An engaging and richly detailed reminiscence of life on the North American range, Seventy Years a Cowboy preserves the firsthand recollections of T. B. Long, a Montana-born rancher and horseman whose life spanned the closing years of the open range and the transformation of the cattle industry across the northern plains. Born in 1876 in the Madison Valley near Ennis, Montana, Long began cowboying at the age of fifteen, and over the ensuing decades rode for a succession of outfits in both the United States and Canada.
Told to his son, Philip Sheridan Long, the narrative blends the immediacy of frontier storytelling with the steady, reflective tone of an old-timer looking back over a lifetime in the saddle. Long recounts his early apprenticeship in the cowboy trade and the colorful characters who peopled the range—among them the outlaw Con Murphy and the ill-fated Montana lawman Jim Summers. His tales move from youthful exploits in the Madison Valley to marriage with Esther Boardman, and northward into the Cypress Hills of Saskatchewan, where he established himself as both cowhand and ranch owner.

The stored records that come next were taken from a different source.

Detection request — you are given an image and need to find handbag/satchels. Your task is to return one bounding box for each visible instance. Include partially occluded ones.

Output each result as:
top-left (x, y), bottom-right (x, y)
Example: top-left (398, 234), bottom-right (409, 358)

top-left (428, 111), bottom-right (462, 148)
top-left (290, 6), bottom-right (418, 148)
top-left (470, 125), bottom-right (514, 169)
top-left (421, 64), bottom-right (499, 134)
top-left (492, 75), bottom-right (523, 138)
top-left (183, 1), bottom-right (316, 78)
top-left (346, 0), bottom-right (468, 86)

The book offers vivid sketches of ranch life in two countries: bringing cattle up the Madison Valley; the grueling mother of all winters of 1906–1907; his tenure as manager of the Elling Ranch on the Upper Madison River; and his later years back in Canada, managing the famed 76 Ranch at Crane Lake and entering partnership on the vast Sand Lake lease—some seventy-seven thousand acres of prime grazing land. Interwoven are recollections of the social life of the southwest Saskatchewan range, friendships with neighboring ranchers such as Chester Gilchrist, and the endurance, humor, and resilience that defined the cattle frontier.
A true working cowboy’s account—unvarnished and authentic.